Dans les deux affaires soumises à son examen, la Chambre criminelle déduit que sont inopérants les moyens qui font valoir une méconnaissance de l’article 4 du protocole n° 7 tel qu’interprété par la Cour de Strasbourg qui conditionne tout cumul entre des poursuites fiscales et pénales à l’existence d’un lien matériel et temporel suffisamment étroit entre ces deux procédures (§. 26 et §. 50 de l’arrêt n° 18-81.067).

A noter : s’agissant de la procédure, il est important de souligner que, lors de la mise en état contradictoire des pourvois, à la demande du parquet général près la Cour de cassation, le ministère de l’Europe et des Affaires étrangères a fourni des éléments d’analyse et d’information.
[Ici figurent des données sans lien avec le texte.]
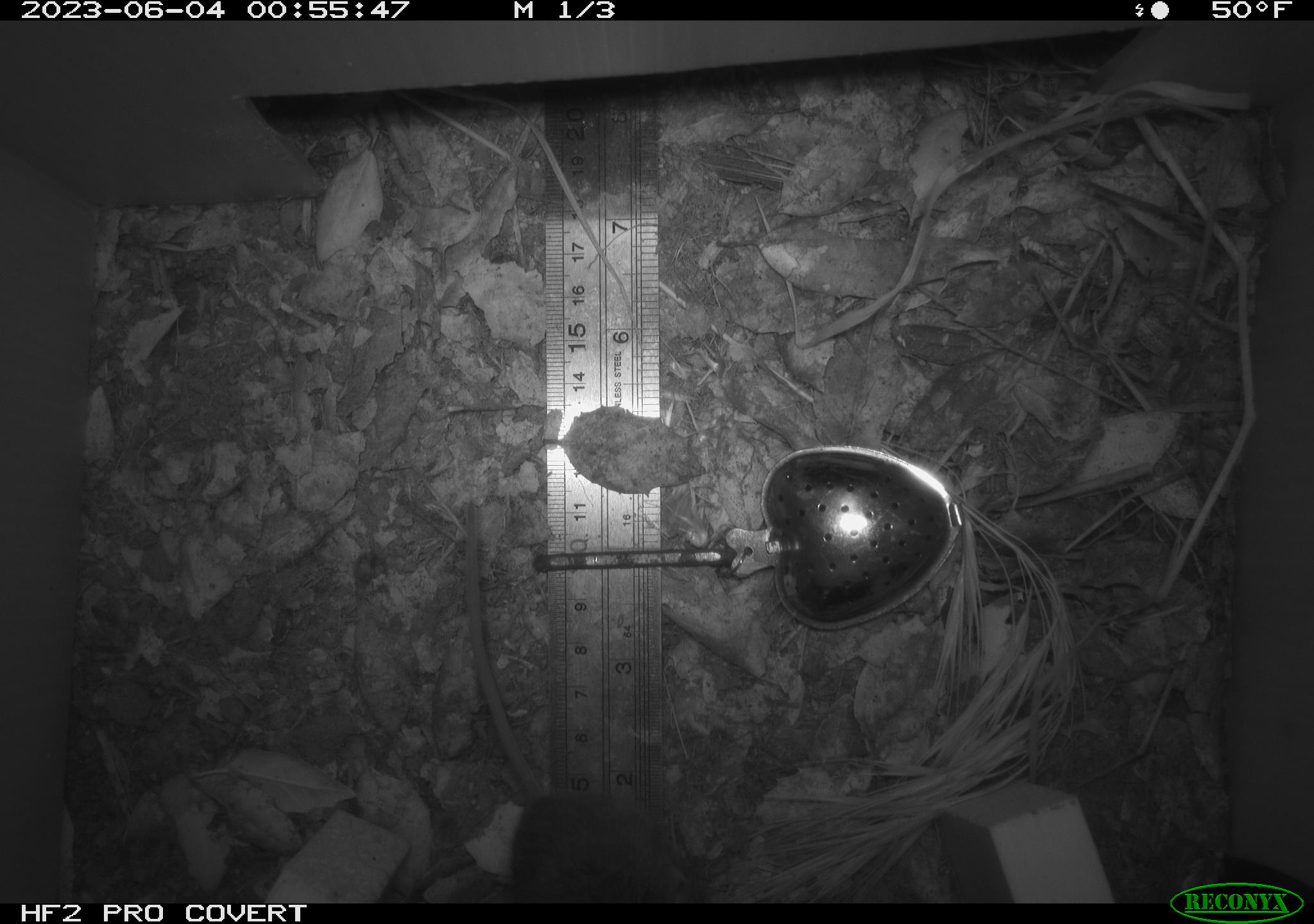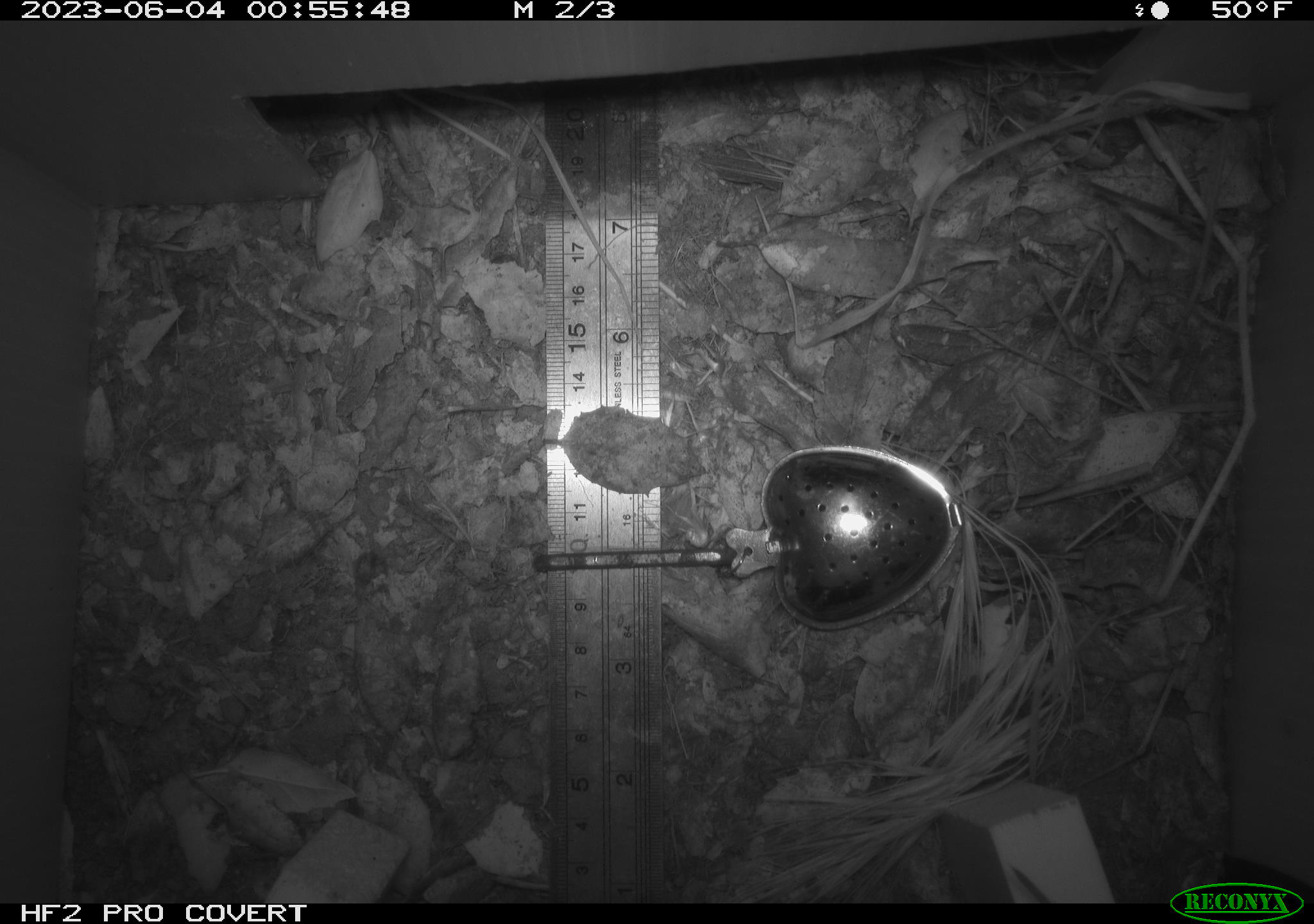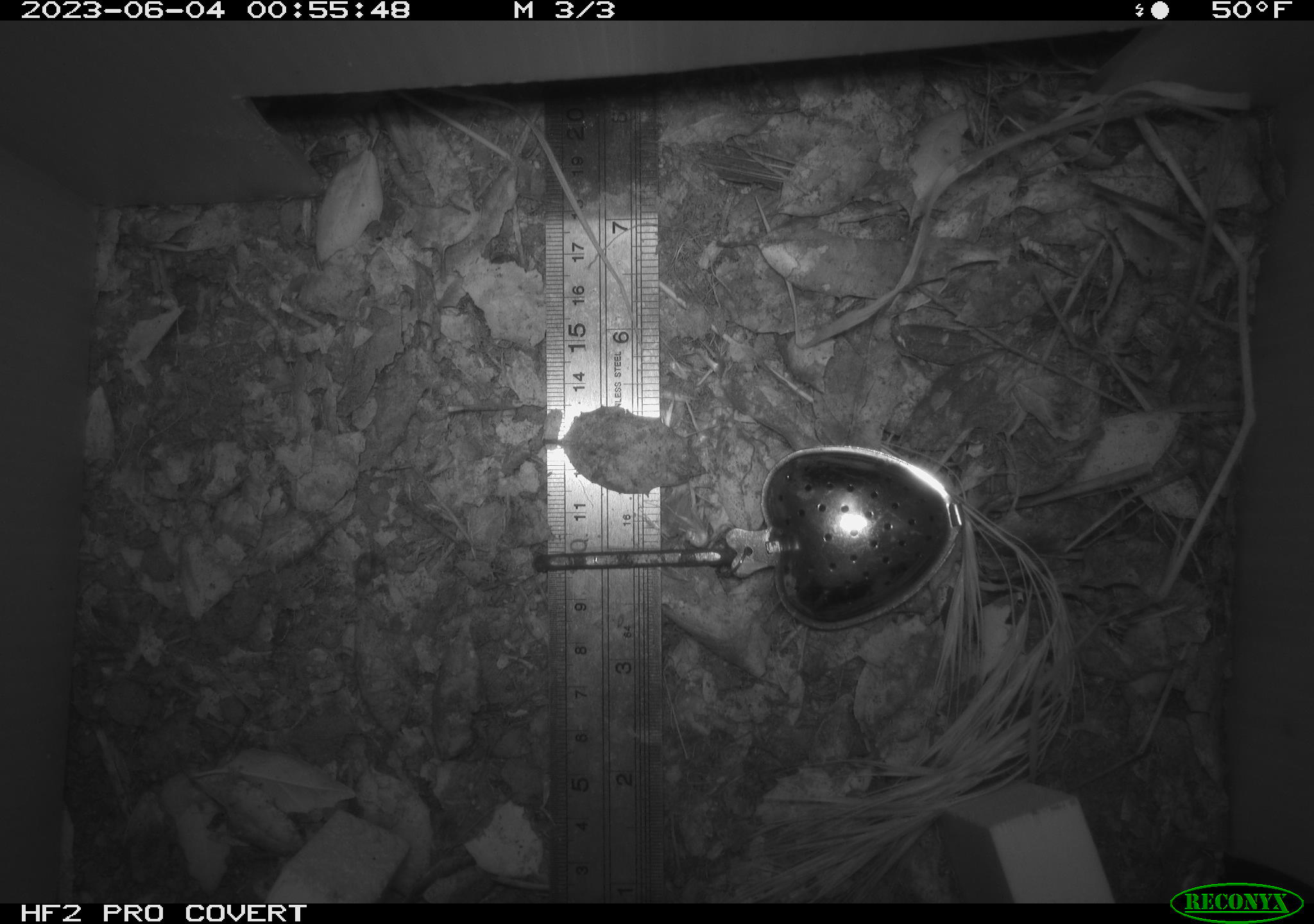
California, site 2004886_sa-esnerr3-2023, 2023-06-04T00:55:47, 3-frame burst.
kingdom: Animalia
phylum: Chordata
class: Mammalia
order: Rodentia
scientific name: Rodentia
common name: mouse species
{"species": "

Il précise en particulier que le Gouvernement a invoqué la réserve française dans plusieurs requêtes actuellement pendantes devant la Cour européenne des droits de l’Homme. A cet égard, on peut observer que dans un arrêt récemment rendu par la CEDH, la France a fait le choix de ne pas mobiliser ladite réserve empêchant, de ce fait, la juridiction strasbourgeoise d’enfin se prononcer sur sa validité…(v. CEDH, 6 juin 2019, Req. 47342/14, Nodet c/ France (le commentaire de N. Catelan, Ne bis in idem et manipulation de cours : condamnation sans réserve du cumul de poursuites, Lexbase Pénal, juin 2019).

Sur le fond, on peut remarquer que la Chambre criminelle, partageant l’analyse de l’avocat général, n’a pas suivi une des pistes possibles visant à juger, sans opposer la réserve émise par la France, que les sanctions pourraient, en l’espèce, se cumuler sans méconnaître la règle ne bis in idem en raison de l’existence d’un lien matériel et temporel suffisant entre les procédures pénale et fiscale. Enfin, ces décisions présentent une cohérence avec la position du Conseil d’Etat qui a récemment jugé qu’il n’appartient pas au juge administratif d’apprécier la validité des réserves (CE Ass., 12 octobre 2018, n° 408567, publié au recueil Lebon).

Toutefois la Chambre criminelle ne se prononce ici expressément que sur une réserve émise en marge de la CESDH ou de ses protocoles, et non, de manière générale, sur toutes les réserves.